Une biographie artistique et intellectuelle qui rend hommage au dramaturge Olivier Py et à ses multiples facettes.

Avec cet imposant volume, on tient là la première biographie artistique, intellectuelle — éminemment subjective, sans être hagiographique — consacrée à Olivier Py. Comme le précise son auteur, l’universitaire et dramaturge Timothée Picard, l’essai qu’il signe chez Actes Sud est «  à la fois biographique et analytique  ». De fait, pour l’homme-théâtre Olivier Py, chez qui la scène permet tous les possibles et toutes les aventures, un découpage en « un : la vie ; deux : l’œuvre » aurait été une aberration. L’enchaînement chronologique croise très naturellement l’enchaînement thématique. Car Py se joue des étiquettes, repoussant toujours plus loin les frontières de l’identité. À part éventuellement Patrice Chéreau, peu d’artistes peuvent se targuer de s’être illustrés avec brio dans autant de domaines. Py est poète et écrivain engagé, comédien et metteur en scène, homosexuel et catholique, artiste et militant politique, passionné autant par l’opéra que par le théâtre, partisan de l’éblouissement spectaculaire plutôt que de la provocation, queer plutôt que gay. C’est pourquoi l’essai s’efforce de relier chaque option dramatique à la vie, à la sensibilité et à l’imaginaire — imaginaire dont Timothée Picard est devenu aujourd’hui le spécialiste incontournable. « Témoignage d’admiration » et « aveu de gratitude », ce portrait de l’artiste en humaniste s’appuie sur des sources extrêmement nombreuses et diverses, qu’il s’agisse des écrits de Py sur ses spectacles, de ses romans, de ses pièces de théâtre, des interviews de toutes sortes qu’il a accordées, et même de ses carnets, croquis, dessins et projets déposés à la BnF.

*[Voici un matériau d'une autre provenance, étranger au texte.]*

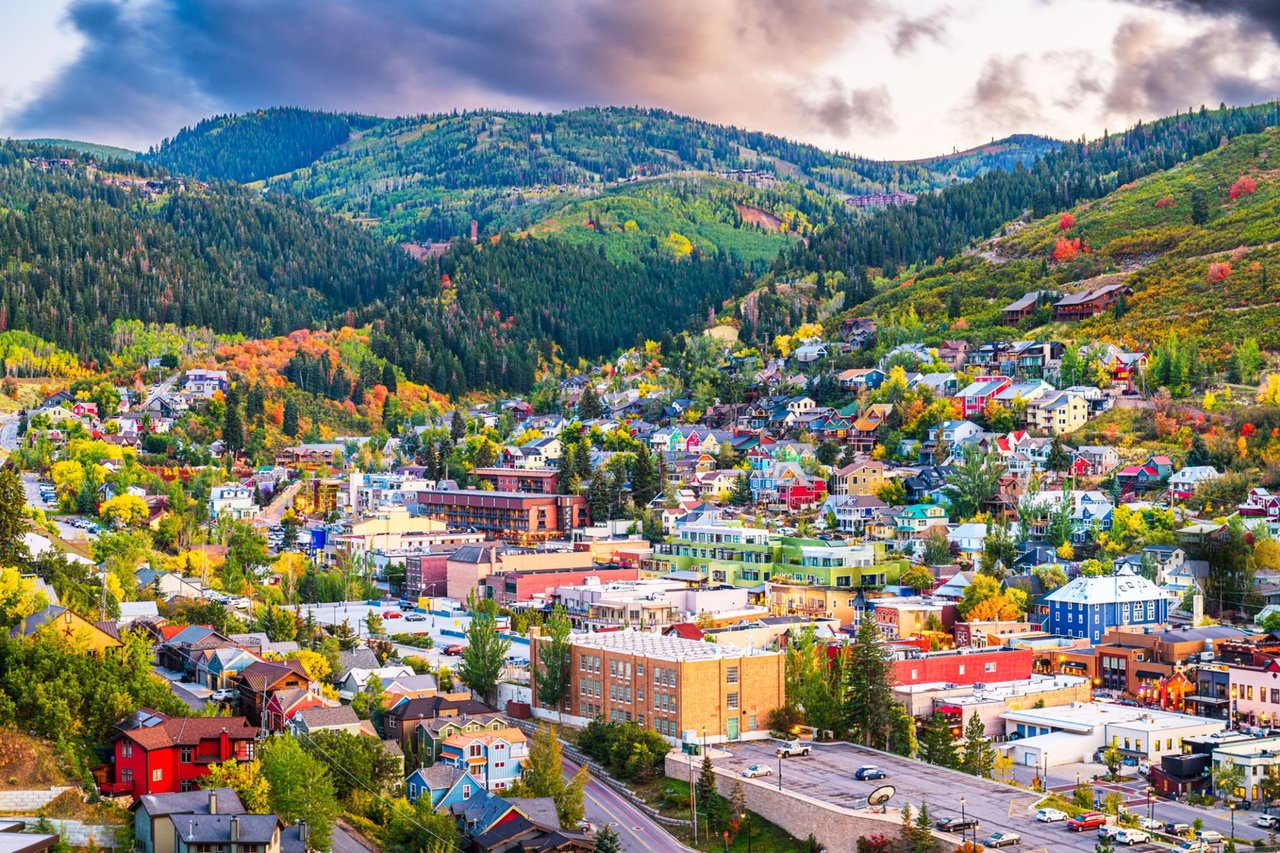 Park City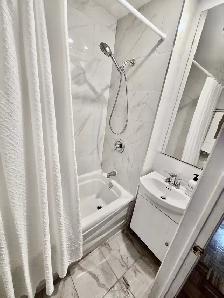 3½ à louer – 1 370 $ – Parc La Fontaine | (514) 605-1262 - Photo 3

C’est pour le lecteur l’occasion de découvrir en Olivier Py un homme altruiste, fraternel, qui pour penser le théâtre aujourd’hui ne cesse d’interroger l’idée de décentralisation, d’évaluer les poids respectifs de Paris et de la province dans le maillage serré du territoire dramatique hexagonal. Le dernier chapitre, intitulé « Le devenir conjoint du théâtre et de la démocratie », invite à reconsidérer la notion chère à Vilar de « théâtre élitaire pour tous » et, plus généralement, à estimer les mérites respectifs du marché et de l’Etat en matière de politique culturelle. Quant à l’opéra, il est présent en filigrane tout au long de l’ouvrage. Cela n’a rien de surprenant, s’agissant d’un artiste lui-même librettiste (Le Vase de parfums, 2004) et sollicité pour rien moins que 32 productions. L’Avant-Scène Opéra avait d’ailleurs consacré à Py un numéro dès 2013. On ne peut être que sensible aux belles pages qui portent sur Tannhäuser, sur les Contes d’Hoffmann ou sur Ariane et Barbe-Bleue. Et même si l’on n’est pas obligé de suivre Py dans son étonnante méditation sur le timbre des grandes héroïnes lyriques, les rapprochements qu’il s’autorise entre la voix, le sexe et la mort sont toujours stimulants. Sans surprise, c’est le chapitre « Au risque du lyrisme » qui fournit à l’amateur d’opéra les analyses les plus fortes. Sans doute parce que même lorsqu’il met en scène du théâtre, Py se révèle opératique par son goût pour les longueurs, pour l’excès, pour le flamboyant, pour l’« hénaurme ».

Assurément, Timothée Picard fait preuve d’empathie quand il parle d’Olivier Py. Mais cela ne l’empêche pas de se montrer critique, notamment lorsqu’il pointe certains traits qu’il trouve problématiques chez l’artiste : un humour potache parfois douteux et, à force de vouloir trop en faire, le risque de se répéter. Bien qu’étant parvenu à rassembler une documentation considérable, Picard conduit sa démonstration en se gardant de toute lourdeur didactique. On retrouve dans cet essai toutes les qualités auxquelles l’auteur nous a habitués : une connaissance exhaustive de son sujet, l’élégance des formulations, des remarques toujours pertinentes servies par le brio du style. Et surtout l’aptitude permanente à inscrire l’objet d’étude de son livre-somme dans une réflexion sur l’imaginaire qui accorde une large importance aux enjeux socio-culturels et sait mettre en lumière l’intrication entre histoire des arts et cheminement des idées.